*** PROVIDED MATERIAL ***

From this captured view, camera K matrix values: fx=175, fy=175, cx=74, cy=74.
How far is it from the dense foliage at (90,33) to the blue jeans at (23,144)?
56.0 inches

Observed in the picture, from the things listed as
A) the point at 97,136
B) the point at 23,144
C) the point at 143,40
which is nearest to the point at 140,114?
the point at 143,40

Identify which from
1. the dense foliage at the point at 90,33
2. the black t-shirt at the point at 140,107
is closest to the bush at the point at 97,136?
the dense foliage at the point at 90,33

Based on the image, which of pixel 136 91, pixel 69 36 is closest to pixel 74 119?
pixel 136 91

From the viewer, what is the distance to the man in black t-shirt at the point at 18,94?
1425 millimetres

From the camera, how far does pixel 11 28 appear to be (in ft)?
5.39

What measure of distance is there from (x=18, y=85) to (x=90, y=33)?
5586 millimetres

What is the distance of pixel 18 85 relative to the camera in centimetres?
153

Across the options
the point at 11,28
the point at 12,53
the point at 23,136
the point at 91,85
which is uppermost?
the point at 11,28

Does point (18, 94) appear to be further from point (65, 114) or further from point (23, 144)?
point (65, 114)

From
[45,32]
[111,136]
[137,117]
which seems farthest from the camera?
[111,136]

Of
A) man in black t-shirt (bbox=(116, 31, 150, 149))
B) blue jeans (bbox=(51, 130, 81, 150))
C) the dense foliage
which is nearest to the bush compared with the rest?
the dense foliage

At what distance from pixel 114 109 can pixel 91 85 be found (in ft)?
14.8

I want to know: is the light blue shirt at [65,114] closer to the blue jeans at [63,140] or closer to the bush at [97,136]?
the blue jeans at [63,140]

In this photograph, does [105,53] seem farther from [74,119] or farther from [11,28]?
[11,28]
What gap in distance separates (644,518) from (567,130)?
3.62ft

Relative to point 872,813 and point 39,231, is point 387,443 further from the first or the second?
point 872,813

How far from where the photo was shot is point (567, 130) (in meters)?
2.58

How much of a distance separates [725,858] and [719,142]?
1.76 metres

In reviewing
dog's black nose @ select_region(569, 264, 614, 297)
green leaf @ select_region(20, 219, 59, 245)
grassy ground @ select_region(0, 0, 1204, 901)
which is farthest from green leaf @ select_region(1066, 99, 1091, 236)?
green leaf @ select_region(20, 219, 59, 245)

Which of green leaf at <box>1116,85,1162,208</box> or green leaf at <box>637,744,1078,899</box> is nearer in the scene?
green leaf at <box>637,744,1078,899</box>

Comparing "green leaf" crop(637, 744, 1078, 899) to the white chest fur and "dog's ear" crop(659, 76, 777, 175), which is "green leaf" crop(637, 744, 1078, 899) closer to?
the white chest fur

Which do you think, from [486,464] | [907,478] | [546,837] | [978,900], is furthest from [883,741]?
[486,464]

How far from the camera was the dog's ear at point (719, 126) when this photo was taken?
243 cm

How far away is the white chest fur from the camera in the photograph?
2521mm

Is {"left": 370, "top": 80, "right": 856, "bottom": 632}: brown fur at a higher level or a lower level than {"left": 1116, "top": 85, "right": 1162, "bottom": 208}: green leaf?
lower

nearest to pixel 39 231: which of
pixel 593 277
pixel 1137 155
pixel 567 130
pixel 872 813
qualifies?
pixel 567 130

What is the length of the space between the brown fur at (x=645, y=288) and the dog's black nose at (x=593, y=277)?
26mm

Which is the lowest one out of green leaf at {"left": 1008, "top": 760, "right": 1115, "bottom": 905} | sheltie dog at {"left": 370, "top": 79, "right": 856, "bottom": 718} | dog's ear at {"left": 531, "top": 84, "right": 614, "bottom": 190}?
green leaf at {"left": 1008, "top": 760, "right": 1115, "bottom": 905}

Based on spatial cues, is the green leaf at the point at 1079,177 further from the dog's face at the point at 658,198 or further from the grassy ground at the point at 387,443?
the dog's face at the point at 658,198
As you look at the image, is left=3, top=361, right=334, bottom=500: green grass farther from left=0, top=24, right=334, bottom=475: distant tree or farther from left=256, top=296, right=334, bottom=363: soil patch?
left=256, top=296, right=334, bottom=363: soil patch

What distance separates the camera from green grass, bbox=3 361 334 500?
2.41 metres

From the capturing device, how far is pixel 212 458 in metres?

***

Set down all of the entries exactly, please.

■ ANSWER IN FULL
From this captured view, camera K matrix values: fx=175, fy=175, cx=74, cy=74.
How far is it from the dense foliage at (90,33) to the blue jeans at (23,144)?
56.0 inches

Observed in the picture, from the things listed as
A) the point at 97,136
B) the point at 23,144
C) the point at 143,40
which is nearest to the point at 140,114?
the point at 143,40

Identify which from
1. the dense foliage at the point at 90,33
2. the black t-shirt at the point at 140,107
is closest to the bush at the point at 97,136?
the dense foliage at the point at 90,33

Based on the image, which of pixel 136 91, pixel 69 36 is closest to pixel 74 119?
pixel 136 91

From the viewer, what is the distance to the man in black t-shirt at the point at 18,94?
1425 millimetres

From the camera, how far does pixel 11 28 appear to be (in ft)?
5.39

What measure of distance is there from (x=18, y=85) to (x=90, y=33)?
5586 millimetres

What is the distance of pixel 18 85 relative to the camera in centimetres?
153

Across the options
the point at 11,28
the point at 12,53
the point at 23,136
the point at 91,85
which is uppermost?
the point at 11,28

Does point (18, 94) appear to be further from point (65, 114) or further from point (23, 144)?
point (65, 114)

From
[45,32]
[111,136]
[137,117]
which seems farthest from the camera?
[111,136]

Of
A) man in black t-shirt (bbox=(116, 31, 150, 149))
B) blue jeans (bbox=(51, 130, 81, 150))
C) the dense foliage
which is nearest to the bush compared with the rest?
the dense foliage

At what distance from pixel 114 109 can pixel 91 85 be found (in ft)?
14.8

I want to know: is the light blue shirt at [65,114] closer to the blue jeans at [63,140] or closer to the bush at [97,136]?
the blue jeans at [63,140]

In this photograph, does [105,53] seem farther from [74,119] or farther from [11,28]?
[11,28]
What gap in distance separates (644,518) from (567,130)?
3.62ft

Relative to point 872,813 and point 39,231, is point 387,443 further from the first or the second?
point 872,813

How far from where the photo was shot is point (567, 130) (in meters)?
2.58

How much of a distance separates [725,858] and [719,142]?
1.76 metres

In reviewing
dog's black nose @ select_region(569, 264, 614, 297)
green leaf @ select_region(20, 219, 59, 245)
grassy ground @ select_region(0, 0, 1204, 901)
which is farthest from green leaf @ select_region(1066, 99, 1091, 236)?
green leaf @ select_region(20, 219, 59, 245)

Which of green leaf at <box>1116,85,1162,208</box> or green leaf at <box>637,744,1078,899</box> is nearer in the scene?
green leaf at <box>637,744,1078,899</box>

Comparing "green leaf" crop(637, 744, 1078, 899) to the white chest fur and "dog's ear" crop(659, 76, 777, 175), which is "green leaf" crop(637, 744, 1078, 899) closer to?
the white chest fur

Which do you think, from [486,464] | [907,478] | [546,837] | [978,900], is furthest from [883,741]?
[486,464]

How far from the camera was the dog's ear at point (719, 126) when this photo was taken?
243 cm

How far away is the white chest fur from the camera in the photograph?
2521mm

Is {"left": 370, "top": 80, "right": 856, "bottom": 632}: brown fur at a higher level or a lower level than {"left": 1116, "top": 85, "right": 1162, "bottom": 208}: green leaf?
lower

nearest to pixel 39 231: which of
pixel 593 277
pixel 1137 155
pixel 567 130
pixel 872 813
qualifies?
pixel 567 130

What is the length of the space between the brown fur at (x=645, y=288) and the dog's black nose at (x=593, y=277)?
26mm

Which is the lowest one out of green leaf at {"left": 1008, "top": 760, "right": 1115, "bottom": 905} | sheltie dog at {"left": 370, "top": 79, "right": 856, "bottom": 718} | dog's ear at {"left": 531, "top": 84, "right": 614, "bottom": 190}?
green leaf at {"left": 1008, "top": 760, "right": 1115, "bottom": 905}

Based on spatial cues, is the green leaf at the point at 1079,177 further from the dog's face at the point at 658,198 or further from the grassy ground at the point at 387,443?
the dog's face at the point at 658,198
As you look at the image, is left=3, top=361, right=334, bottom=500: green grass farther from left=0, top=24, right=334, bottom=475: distant tree or farther from left=256, top=296, right=334, bottom=363: soil patch?
left=256, top=296, right=334, bottom=363: soil patch

What distance separates the camera from green grass, bbox=3 361 334 500?
2.41 metres

From the capturing device, how far is pixel 212 458 in metres?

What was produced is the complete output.